Place | North & Central America: United States of America |
---|---|
Accession Number | ARTV03249 |
Collection type | Art |
Measurement | Sheet: 66.1 cm x 47 cm |
Object type | Poster |
Physical description | Offset lithograph on paper |
Maker |
Dorne, Albert Office of Defense Transportaion U.S. Government Printing Office |
Place made | United States of America: Washington DC |
Date made | 1945 |
Conflict |
Second World War, 1939-1945 |
Copyright |
Item copyright: Copyright expired - public domain This item is in the Public Domain |
Me Travel?... Not This Summer
United States Second World War poster advises against vacation travel. Poster depicts a man enjoying his vacation at home on a hot day instead of chewing up transportation space by going elsewhere. He is sitting in front of a fan, iced lemonade on a table, with his dog at his feet. The poster simultaneously urges frugality while demonstrating commodity wealth (the electric fan, the ice from a freezer) more commonly associated with post-war America.
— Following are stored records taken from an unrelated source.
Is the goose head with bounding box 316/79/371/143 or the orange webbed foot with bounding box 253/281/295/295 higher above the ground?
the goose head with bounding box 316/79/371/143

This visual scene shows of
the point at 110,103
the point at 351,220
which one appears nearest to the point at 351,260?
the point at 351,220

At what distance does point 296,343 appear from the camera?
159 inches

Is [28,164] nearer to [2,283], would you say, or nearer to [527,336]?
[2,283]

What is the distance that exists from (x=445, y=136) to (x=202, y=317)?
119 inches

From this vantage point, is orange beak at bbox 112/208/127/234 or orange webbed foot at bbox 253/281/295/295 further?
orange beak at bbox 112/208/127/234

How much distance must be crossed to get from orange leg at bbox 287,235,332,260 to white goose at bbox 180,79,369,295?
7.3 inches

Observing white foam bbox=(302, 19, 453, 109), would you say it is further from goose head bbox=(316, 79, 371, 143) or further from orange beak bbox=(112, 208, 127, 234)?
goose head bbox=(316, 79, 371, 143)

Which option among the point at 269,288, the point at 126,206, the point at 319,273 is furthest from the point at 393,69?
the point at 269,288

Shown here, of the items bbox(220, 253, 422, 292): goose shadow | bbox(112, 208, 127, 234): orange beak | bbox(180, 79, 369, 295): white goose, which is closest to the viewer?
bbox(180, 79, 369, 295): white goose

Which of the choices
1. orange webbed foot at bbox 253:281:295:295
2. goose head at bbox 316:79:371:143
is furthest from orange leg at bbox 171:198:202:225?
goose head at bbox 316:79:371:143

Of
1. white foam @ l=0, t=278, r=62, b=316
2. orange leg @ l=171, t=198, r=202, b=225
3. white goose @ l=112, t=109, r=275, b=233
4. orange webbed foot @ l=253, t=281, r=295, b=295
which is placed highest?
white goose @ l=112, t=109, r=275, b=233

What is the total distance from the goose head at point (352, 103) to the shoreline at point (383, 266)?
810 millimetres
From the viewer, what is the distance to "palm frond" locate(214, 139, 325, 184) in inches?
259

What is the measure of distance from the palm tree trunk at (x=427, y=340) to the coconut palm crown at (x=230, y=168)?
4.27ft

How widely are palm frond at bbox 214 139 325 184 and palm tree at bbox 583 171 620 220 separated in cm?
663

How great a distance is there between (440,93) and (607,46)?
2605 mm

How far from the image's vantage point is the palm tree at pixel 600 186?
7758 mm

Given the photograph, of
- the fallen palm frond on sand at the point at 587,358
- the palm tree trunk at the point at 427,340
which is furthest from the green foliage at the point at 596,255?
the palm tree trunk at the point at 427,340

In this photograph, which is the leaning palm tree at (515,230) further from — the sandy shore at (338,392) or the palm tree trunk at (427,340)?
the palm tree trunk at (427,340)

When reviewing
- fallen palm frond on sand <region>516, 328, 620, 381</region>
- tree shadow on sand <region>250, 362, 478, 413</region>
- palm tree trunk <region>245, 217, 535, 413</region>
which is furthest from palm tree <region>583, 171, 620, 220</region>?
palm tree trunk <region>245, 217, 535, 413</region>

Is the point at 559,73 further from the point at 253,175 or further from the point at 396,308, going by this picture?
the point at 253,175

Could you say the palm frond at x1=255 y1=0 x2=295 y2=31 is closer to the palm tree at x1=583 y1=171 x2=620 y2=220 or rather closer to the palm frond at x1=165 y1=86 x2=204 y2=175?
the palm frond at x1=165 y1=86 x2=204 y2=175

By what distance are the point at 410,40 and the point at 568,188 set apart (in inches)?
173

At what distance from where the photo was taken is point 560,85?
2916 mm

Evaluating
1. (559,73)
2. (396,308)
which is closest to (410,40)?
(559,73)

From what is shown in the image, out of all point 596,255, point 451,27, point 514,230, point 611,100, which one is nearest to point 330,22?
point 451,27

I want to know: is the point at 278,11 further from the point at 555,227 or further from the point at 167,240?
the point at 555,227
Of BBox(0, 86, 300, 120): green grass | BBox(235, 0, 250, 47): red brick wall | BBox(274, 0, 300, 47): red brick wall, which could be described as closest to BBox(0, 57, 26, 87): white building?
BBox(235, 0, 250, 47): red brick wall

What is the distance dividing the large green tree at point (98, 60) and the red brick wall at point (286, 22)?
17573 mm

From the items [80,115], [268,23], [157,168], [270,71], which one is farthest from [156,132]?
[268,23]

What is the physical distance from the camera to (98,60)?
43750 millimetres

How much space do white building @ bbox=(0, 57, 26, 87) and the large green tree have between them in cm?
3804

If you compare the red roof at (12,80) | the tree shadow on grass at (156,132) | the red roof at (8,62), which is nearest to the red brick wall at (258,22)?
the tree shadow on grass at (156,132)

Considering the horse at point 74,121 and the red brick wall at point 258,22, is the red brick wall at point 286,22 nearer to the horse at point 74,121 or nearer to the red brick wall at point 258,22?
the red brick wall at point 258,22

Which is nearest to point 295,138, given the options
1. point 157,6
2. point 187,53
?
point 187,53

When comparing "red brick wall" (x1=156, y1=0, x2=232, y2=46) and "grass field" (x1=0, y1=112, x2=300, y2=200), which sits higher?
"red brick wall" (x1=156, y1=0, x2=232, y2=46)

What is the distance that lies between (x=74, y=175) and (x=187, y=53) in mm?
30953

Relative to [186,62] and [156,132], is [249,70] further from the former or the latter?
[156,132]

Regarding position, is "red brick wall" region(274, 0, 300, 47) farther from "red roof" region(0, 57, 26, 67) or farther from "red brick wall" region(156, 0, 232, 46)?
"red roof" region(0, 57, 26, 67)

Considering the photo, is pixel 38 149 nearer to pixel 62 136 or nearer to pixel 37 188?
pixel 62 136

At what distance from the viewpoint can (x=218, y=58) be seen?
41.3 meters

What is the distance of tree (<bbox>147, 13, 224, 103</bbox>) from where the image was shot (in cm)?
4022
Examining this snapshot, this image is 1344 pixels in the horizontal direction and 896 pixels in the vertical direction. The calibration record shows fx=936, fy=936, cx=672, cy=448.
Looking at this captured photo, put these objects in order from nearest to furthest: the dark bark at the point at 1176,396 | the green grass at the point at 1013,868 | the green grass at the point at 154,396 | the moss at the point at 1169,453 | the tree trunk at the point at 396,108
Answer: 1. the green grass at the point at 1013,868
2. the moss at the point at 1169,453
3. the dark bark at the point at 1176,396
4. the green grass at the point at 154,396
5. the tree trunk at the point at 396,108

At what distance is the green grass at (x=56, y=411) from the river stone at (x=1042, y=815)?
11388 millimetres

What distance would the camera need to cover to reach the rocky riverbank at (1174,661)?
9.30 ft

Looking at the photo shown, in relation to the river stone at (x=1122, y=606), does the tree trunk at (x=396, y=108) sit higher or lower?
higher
Albert Dorne (1906 -1965) was an American illustrator. He apprenticed as a letterer with prominent illustrator Saul Tepper before beginning a five-year stint at the commercial art studio of Alexander Rice. He left the studio to begin a freelance career and soon his illustrations started appearing in such magazines as Life, Collier's and The Saturday Evening Post. By 1943 he was recognized as 'one of the best and highest paid in the field of advertising illustration'.